- _Consigne_: Rédigez la suite de la carte postale de Monpazier en reprenant juste après sa dernière phrase.

- _Extrait du texte_:
Une carte postale (retrouvée) de Monpazier.
La première chose que je fais en arrivant, après avoir déposé ma valise, c'est d'aller voir Cybelle! Elle m'a tellement manqué! Et j'ai dû lui manquer aussi car elle se met à ronronner immédiatement! C'est certain qu'elle me reconnait! Elle sait très bien qu'ensemble nous irons nous promener et que nous en verrons des paysages! Après l'Italie, la Suisse, la Belgique, l'Angleterre, les Pays-Bas, l'Espagne et les nombreuses régions de la France que nous avons visité, jusqu'où irons-nous cette année, ma belle?
Comme de l'Espagne je n'ai vu que Barcelone, pourquoi pas aller visiter le reste du pays? Je pourrais longer la Costa Brava jusqu'en Andalousie, me rendre jusqu'au détroit de Gibraltar et qui sait, peut-être même le traverser? Et pour finir, je pourrais remonter par le Portugal. Dis-moi, ma chère Cybelle, qu'en penses-tu? Mon itinéraire te plaît-il? Évidemment, comme d'habitude, je pourrai le modifier en cours de route. Tu me connais! Mais avant tout ça, pourquoi n'irions-nous pas dire bonjour à Lacapelle?
Aussitôt dit, aussitôt fait, nous voici en route. Ah oui, elle est vraiment contente de me revoir! Elle ronronne de plaisir tout le long du trajet. Un vrai plaisir à conduire!

- _Données extraites_:
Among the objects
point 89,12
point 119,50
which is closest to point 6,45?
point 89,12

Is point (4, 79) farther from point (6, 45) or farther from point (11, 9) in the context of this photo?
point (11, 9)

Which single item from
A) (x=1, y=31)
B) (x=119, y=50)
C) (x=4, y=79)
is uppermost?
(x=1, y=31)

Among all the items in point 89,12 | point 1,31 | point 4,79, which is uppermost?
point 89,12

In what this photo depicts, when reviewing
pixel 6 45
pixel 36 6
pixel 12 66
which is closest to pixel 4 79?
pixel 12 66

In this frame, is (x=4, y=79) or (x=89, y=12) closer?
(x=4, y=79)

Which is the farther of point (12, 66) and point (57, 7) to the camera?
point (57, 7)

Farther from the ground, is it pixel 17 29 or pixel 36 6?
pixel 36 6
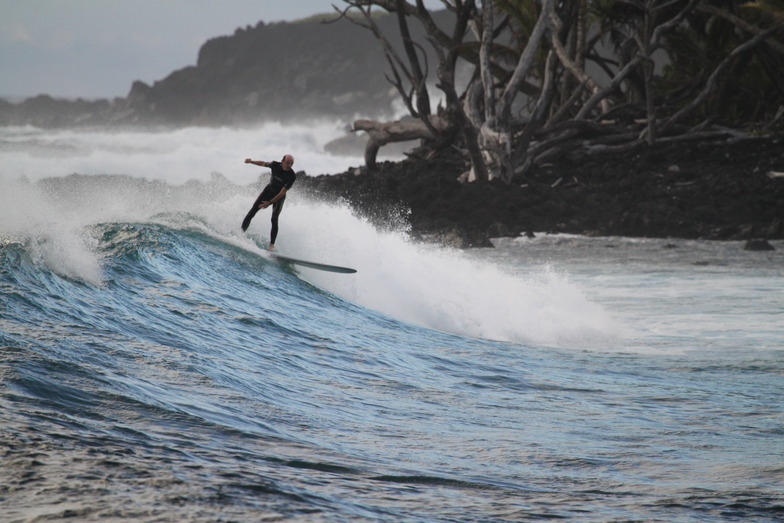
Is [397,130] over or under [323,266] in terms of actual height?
over

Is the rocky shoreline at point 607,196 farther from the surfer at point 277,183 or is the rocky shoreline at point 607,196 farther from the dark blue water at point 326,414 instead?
the dark blue water at point 326,414

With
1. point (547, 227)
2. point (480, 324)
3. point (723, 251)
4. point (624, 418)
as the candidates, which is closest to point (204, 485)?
point (624, 418)

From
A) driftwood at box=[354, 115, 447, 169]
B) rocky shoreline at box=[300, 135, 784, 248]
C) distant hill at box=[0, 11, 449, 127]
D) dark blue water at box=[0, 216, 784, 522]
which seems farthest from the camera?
distant hill at box=[0, 11, 449, 127]

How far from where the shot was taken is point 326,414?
273 inches

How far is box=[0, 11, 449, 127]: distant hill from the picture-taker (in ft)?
455

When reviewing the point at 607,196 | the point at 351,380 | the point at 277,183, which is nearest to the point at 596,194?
the point at 607,196

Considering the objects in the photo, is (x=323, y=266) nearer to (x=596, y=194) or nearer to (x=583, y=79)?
(x=596, y=194)

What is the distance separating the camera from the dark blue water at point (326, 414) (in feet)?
15.6

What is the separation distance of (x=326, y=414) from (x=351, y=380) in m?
1.57

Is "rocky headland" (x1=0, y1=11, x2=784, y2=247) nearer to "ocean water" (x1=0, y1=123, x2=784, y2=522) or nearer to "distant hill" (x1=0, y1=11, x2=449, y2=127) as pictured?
"ocean water" (x1=0, y1=123, x2=784, y2=522)

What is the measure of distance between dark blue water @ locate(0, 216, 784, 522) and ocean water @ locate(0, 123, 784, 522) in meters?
0.02

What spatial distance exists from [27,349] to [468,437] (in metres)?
3.32

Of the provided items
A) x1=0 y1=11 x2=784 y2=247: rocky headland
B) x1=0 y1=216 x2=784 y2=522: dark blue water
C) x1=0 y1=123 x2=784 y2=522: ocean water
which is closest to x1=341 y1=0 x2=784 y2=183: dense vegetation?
x1=0 y1=11 x2=784 y2=247: rocky headland

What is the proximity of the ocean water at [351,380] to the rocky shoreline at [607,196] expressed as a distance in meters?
6.45
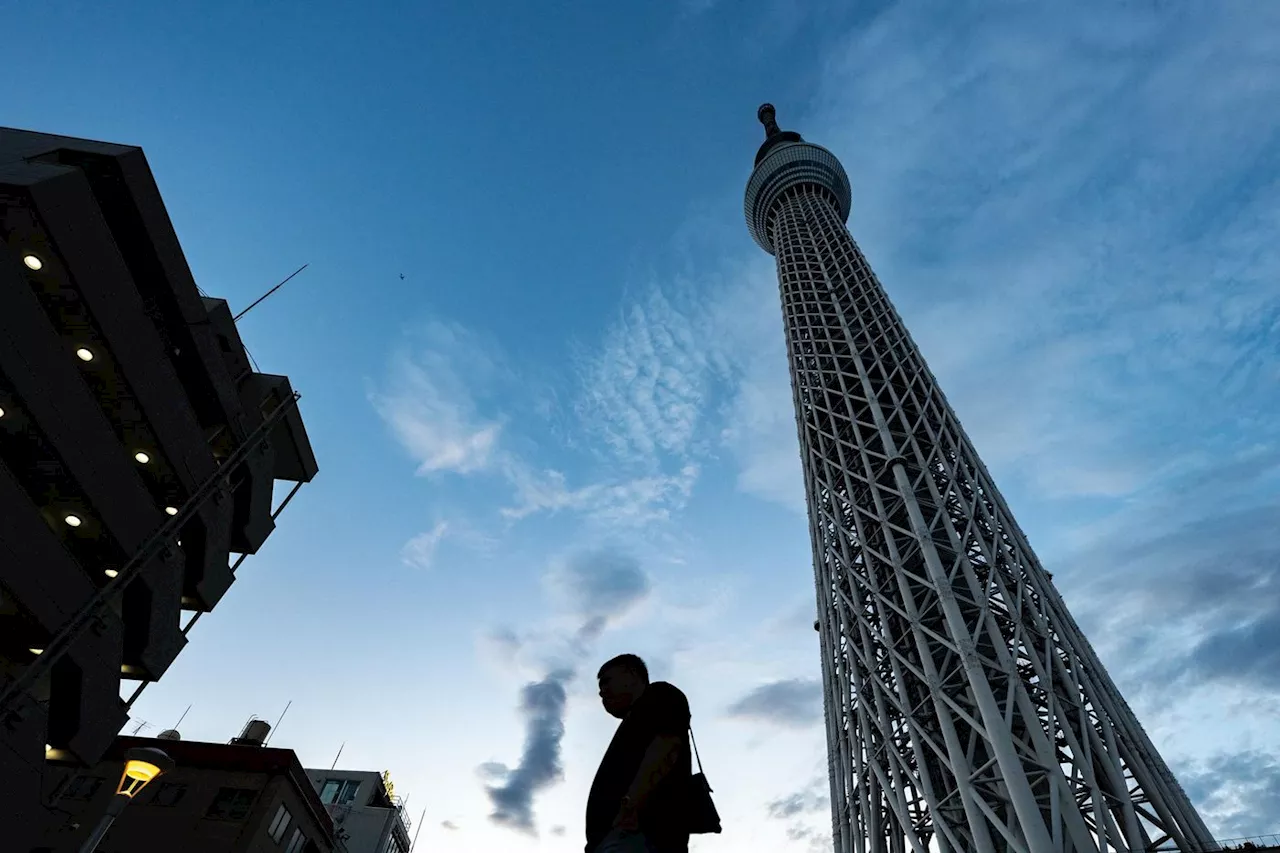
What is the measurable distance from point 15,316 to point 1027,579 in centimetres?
3026

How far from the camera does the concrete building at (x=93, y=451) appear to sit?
58.1 feet

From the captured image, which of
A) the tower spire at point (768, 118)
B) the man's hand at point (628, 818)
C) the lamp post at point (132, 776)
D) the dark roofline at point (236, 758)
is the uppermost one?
the tower spire at point (768, 118)

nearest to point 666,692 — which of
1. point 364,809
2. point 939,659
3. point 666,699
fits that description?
point 666,699

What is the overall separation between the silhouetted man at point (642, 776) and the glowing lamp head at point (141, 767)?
11.1 m

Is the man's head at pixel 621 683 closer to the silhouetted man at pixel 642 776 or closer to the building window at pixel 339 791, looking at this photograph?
the silhouetted man at pixel 642 776

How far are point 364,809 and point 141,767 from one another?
4149 centimetres

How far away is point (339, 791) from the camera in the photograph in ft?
158

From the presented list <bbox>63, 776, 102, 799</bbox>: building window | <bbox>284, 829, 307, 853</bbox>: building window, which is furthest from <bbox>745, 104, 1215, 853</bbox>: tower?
<bbox>63, 776, 102, 799</bbox>: building window

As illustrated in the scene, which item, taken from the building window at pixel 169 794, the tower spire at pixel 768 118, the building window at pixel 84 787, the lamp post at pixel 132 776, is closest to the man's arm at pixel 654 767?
the lamp post at pixel 132 776

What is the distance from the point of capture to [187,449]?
22.8 m

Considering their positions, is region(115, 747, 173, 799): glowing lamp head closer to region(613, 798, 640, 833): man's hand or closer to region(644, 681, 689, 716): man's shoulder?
region(644, 681, 689, 716): man's shoulder

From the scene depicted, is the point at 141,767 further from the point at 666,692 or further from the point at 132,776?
the point at 666,692

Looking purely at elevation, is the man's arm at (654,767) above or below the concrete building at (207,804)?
below

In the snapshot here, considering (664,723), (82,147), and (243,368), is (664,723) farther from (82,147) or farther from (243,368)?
(243,368)
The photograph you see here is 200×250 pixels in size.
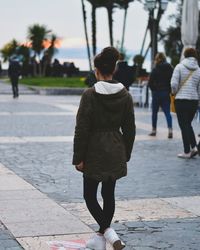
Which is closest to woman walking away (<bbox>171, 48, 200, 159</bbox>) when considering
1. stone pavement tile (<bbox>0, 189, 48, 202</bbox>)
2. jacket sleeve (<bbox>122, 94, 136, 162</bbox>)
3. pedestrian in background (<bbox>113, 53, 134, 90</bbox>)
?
pedestrian in background (<bbox>113, 53, 134, 90</bbox>)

- _Réponse_:
Après un bref bonjour à mamie, René et Éliane, je reprends le chemin de la maison car le sommeil me rattrape. Le temps de passer à la boulangerie pour acheter une baguette et deux croissants au beurre pour demain matin et me voici en route.
Lorsque j'arrive à la maison, les deux croissants sont déjà avalés et la baguette est sérieusement entamée. Je vais à la cave afin de rétablir le courant, ce que j'aurais dû faire avant d'aller à Lacapelle pour que le chauffe-eau commence à faire ce qu'il fait de mieux; chauffer l'eau! Une fois fait, je me redirige vers le garage et là, qui vois-je? Junior, mon fidèle compagnon de voyage, tout rouge de me voir de retour. Lui aussi semble s'être ennuyé! Je le regarde, là, tout poussiéreux, debout devant moi. J'examine ses nombreuses cicatrices faites lors de nos précédentes aventures. Cicatrices que nous avons en commun car, solidaire, chaque fois qu'il trébuchait, je me cassais la gueule également!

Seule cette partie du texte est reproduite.